Navkar Corporation (Navkar) reported a good set of numbers for 4QFY2016.
The consolidated top-line grew by 8.5% yoy. On the operating front, the company
reported a margin expansion on account of sharp decline in other operating
expenses. The net profit grew by ~107% yoy due to significantly higher other
income and a better operating performance.
Top-line grew 8.5% yoy: The consolidated top-line grew by 8.5% yoy to ~Rs91cr
led by higher volumes and improvement in realizations. For 4QFY2016, the
volumes grew by 18.5% to 81,183 TEUs (twenty-foot equivalent units) which
included 2,000 TEUs from Vapi. Empty containers handled stood at 3,000 TEUs
against 5,000 TEUs handled in 3QFY2016 which improved the realizations. The
number of trains ran by the company increased by 14 over the past quarter to
220 trains. For FY2016, the volumes grew by ~15% to ~3,08,000 TEUs and the
company ran 765 trains during the year with the share of rail increasing to 22%
vs 15% in FY2015. The import-export mix remained unchanged at 55:45.
PAT grew ~107% yoy: On the operating front, the company reported a margin
expansion of 904bp yoy to 41.9% on account of the sharp decline in other
operating expenses by 816bp yoy to 51.1% of sales. As a result, the EBITDA grew
by 38.4% yoy to Rs.38cr. Aided by a better operating performance and higher
other income, the net profit grew by ~107% yoy to ~Rs26cr.

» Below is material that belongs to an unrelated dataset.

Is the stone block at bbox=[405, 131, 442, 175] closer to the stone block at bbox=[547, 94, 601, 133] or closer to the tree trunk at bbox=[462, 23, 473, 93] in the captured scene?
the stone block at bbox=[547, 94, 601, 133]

Outlook and Valuation: We estimate Navkar to post a revenue CAGR of 32.7%
and PAT CAGR of 31.3% over FY2016-18E. We have factored in lower utilization
levels of 34.7% and 42.6% for FY2017E and FY2018E, respectively. At the current
levels, the stock is trading at 17.4x its FY2018E earnings. Historically, Navkar has
consistently grown at JNPT and increased its utilisation from 68% in FY2012 to
87% in FY2015 by leveraging on its rail advantage during periods when JNPT
posted flattish volume growth. Going forward, we expect Navkar’s utilizations to
improve; we expect the company to be able to garner a good chunk of business
over the next three to four years due to its rail advantage at both JNPT and Vapi.
We maintain our Buy recommendation on the stock with a target price of Rs265.